Prompt Engineering Guide

20 minute read


Prompt Engineering

Prompt engineering is a discipline focused on crafting efficient prompts for large language models (LLMs). These skills aid in comprehending LLM capabilities and limitations. Researchers apply prompt engineering to enhance LLM performance in various tasks, from QA to arithmetic reasoning. Developers use it to create compelling interfaces for LLMs and other tools.

Beyond prompt design, prompt engineering encompasses a spectrum of skills essential for LLM interaction and development. Prompt engineering is a crucial competency for understanding and enhancing LLM capabilities, improving safety, and incorporating domain knowledge and external tools.

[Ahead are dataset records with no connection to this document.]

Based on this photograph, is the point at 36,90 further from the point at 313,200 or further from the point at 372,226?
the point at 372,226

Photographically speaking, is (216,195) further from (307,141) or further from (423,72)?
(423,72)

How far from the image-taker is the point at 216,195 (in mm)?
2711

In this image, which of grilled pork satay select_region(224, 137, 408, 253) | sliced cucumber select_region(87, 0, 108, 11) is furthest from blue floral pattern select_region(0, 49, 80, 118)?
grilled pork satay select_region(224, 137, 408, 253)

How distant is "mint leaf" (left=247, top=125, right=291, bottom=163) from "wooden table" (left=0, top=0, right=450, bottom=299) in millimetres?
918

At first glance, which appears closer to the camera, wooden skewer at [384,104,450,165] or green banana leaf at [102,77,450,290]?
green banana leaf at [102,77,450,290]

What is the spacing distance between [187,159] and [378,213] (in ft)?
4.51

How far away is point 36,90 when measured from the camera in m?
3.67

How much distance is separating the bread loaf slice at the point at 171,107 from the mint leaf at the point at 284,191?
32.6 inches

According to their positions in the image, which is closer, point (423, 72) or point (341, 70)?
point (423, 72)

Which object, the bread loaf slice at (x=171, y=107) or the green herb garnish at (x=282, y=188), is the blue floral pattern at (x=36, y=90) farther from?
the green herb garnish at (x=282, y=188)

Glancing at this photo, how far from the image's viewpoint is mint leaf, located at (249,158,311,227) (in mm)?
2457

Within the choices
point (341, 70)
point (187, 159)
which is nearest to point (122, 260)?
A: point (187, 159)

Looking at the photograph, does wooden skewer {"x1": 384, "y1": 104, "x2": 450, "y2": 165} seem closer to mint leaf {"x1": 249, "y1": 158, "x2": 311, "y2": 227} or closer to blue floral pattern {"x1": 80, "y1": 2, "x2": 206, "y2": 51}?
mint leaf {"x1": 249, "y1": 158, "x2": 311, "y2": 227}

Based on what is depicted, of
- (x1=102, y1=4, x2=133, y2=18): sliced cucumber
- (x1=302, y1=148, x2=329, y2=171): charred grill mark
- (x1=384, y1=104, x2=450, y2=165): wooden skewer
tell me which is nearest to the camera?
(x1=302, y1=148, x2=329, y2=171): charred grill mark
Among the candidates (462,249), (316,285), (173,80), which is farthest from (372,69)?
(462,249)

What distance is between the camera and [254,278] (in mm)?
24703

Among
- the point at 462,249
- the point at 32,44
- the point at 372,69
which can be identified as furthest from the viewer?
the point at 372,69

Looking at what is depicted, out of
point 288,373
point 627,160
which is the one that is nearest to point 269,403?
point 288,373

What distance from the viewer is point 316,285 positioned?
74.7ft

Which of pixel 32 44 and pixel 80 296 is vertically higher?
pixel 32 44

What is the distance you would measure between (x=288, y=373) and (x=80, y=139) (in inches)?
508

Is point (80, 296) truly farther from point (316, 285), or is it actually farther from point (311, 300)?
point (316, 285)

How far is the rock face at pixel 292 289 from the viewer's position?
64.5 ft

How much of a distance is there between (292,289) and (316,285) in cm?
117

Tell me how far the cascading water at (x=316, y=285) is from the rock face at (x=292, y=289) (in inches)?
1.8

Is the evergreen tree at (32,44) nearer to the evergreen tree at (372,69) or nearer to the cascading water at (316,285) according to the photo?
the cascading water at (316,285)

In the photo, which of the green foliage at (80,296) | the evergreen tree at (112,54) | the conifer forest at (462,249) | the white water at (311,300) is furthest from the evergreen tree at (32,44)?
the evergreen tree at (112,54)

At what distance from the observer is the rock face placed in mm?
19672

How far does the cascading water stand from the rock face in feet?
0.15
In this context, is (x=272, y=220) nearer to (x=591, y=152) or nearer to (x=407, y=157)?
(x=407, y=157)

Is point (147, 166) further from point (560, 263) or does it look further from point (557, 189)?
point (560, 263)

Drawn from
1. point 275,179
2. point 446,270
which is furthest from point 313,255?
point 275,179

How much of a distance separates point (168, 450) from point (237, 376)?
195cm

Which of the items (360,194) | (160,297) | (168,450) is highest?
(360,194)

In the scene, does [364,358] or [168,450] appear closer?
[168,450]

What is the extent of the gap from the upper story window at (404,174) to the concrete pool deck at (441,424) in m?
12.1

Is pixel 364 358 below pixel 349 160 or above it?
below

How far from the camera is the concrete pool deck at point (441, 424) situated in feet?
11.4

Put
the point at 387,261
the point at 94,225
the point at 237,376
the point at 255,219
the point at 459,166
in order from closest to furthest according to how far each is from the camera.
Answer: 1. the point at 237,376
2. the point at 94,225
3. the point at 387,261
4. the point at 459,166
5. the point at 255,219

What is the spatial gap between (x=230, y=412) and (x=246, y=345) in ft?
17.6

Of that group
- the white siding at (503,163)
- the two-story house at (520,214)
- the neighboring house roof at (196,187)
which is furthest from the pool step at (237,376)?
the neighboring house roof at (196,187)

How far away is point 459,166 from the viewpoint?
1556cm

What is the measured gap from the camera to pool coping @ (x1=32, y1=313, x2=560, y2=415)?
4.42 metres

This guide compiles the latest papers, and models for prompt engineering to meet the growing interest in LLM development. In this blog post, I delve into the art of prompt engineering for LLMs, exploring a variety of strategies and techniques to craft effective prompts that harness the full potential of these robust AI systems. Whether you are a developer, researcher, or enthusiast, this resource will empower you to create prompts that yield insightful and contextually relevant responses.

In this guide, we divide the prompts into two distinct settings:

This division helps us explore specialized techniques and best practices for each type of prompt construction, ensuring that you have a comprehensive understanding of how to effectively engineer prompts for both scenarios.

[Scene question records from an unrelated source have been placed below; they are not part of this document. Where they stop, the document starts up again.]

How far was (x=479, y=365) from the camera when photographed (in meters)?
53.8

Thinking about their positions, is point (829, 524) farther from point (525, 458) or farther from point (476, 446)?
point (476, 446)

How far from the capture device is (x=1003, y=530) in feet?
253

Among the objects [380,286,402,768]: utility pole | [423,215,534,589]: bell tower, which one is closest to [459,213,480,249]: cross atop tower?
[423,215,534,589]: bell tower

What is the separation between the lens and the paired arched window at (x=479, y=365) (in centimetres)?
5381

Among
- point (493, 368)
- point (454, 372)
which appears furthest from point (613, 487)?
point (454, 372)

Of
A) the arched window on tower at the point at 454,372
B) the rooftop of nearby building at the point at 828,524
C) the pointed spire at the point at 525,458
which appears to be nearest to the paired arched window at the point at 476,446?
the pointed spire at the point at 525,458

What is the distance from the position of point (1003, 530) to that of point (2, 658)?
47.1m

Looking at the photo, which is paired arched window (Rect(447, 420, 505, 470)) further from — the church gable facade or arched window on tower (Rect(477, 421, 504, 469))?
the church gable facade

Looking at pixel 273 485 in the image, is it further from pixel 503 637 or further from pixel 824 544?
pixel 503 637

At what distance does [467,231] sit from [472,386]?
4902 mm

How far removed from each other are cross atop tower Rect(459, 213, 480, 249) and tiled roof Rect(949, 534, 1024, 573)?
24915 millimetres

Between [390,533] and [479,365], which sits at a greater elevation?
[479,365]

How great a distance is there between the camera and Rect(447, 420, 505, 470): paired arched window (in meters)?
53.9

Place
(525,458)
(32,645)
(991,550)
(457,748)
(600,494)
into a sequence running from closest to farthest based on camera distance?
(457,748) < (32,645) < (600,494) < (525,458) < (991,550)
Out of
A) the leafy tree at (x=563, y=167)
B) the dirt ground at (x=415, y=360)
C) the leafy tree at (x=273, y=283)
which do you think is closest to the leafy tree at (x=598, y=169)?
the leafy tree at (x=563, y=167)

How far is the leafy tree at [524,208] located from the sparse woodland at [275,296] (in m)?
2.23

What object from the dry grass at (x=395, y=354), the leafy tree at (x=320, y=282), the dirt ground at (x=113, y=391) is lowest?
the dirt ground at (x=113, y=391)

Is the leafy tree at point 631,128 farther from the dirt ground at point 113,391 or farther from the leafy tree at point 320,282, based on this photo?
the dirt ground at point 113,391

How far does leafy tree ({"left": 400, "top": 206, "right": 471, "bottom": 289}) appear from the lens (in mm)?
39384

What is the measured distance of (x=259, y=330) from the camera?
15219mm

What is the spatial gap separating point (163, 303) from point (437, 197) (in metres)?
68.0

Fill-in Slot Prompts for Prompt-based Learning

Prompt learning

Figure 1: The example of prompt-based learning for sentiment classification.

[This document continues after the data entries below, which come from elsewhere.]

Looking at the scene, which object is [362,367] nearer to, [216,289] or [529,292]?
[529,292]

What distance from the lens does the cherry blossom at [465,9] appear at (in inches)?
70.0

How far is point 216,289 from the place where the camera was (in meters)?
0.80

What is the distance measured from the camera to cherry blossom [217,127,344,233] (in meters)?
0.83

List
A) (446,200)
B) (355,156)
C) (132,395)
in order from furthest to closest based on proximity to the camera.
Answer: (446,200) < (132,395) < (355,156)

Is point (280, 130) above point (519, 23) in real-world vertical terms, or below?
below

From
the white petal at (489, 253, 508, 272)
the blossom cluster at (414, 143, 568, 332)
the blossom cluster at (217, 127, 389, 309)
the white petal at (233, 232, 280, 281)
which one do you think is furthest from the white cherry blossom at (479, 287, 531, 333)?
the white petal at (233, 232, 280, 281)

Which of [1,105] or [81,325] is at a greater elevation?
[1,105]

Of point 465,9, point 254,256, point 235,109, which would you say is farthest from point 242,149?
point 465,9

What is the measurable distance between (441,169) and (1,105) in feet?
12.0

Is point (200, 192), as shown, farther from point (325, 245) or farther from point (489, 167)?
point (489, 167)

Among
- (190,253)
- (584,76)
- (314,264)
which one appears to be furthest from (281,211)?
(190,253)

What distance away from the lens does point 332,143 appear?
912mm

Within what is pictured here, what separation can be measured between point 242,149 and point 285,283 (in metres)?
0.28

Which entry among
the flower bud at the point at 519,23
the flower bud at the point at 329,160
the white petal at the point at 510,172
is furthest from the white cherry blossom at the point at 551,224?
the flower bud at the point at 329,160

In contrast to traditional supervised learning, which trains a model to take an input $x$ and predict an output $y$ as $P(y|x)$, prompt-based learning relies on language models that directly model the probability of text1. In this paradigm, a textual prompt template with unfilled slots is applied to an input sentence $x$, transforming the downstream task into a Masked Language Modeling (MLM) problem. This reformulation empowers the language model to statistically fill in the unfilled slots, which can be considered as the predicted label $y$ for the specific task. For instance the prompt template $T$ for a sentiment classification task can be defined as follow:

T = x. The sentiment of the sentence is [MASK].

where $x$ indicates the original input sentence.

In case of having an input sentence $x$ = That is an awesome product., applying the prompt template $T$ on the input sentence $x$, we will have the prompted input sentence $x^ \prime$ as:

x´ = That is an awesome product. The sentiment of the sentence is [MASK].

Given the prompted input sentnece $x ^\prime$, the language model will fill the unfilled mask token [MASK], which will be translated into one of the actual labels $y$ by a verbalizer (See Figure 1).

Prompts for Generative Large Language Models

Figure 2: Example of prompting LLMs on sentiment classification task.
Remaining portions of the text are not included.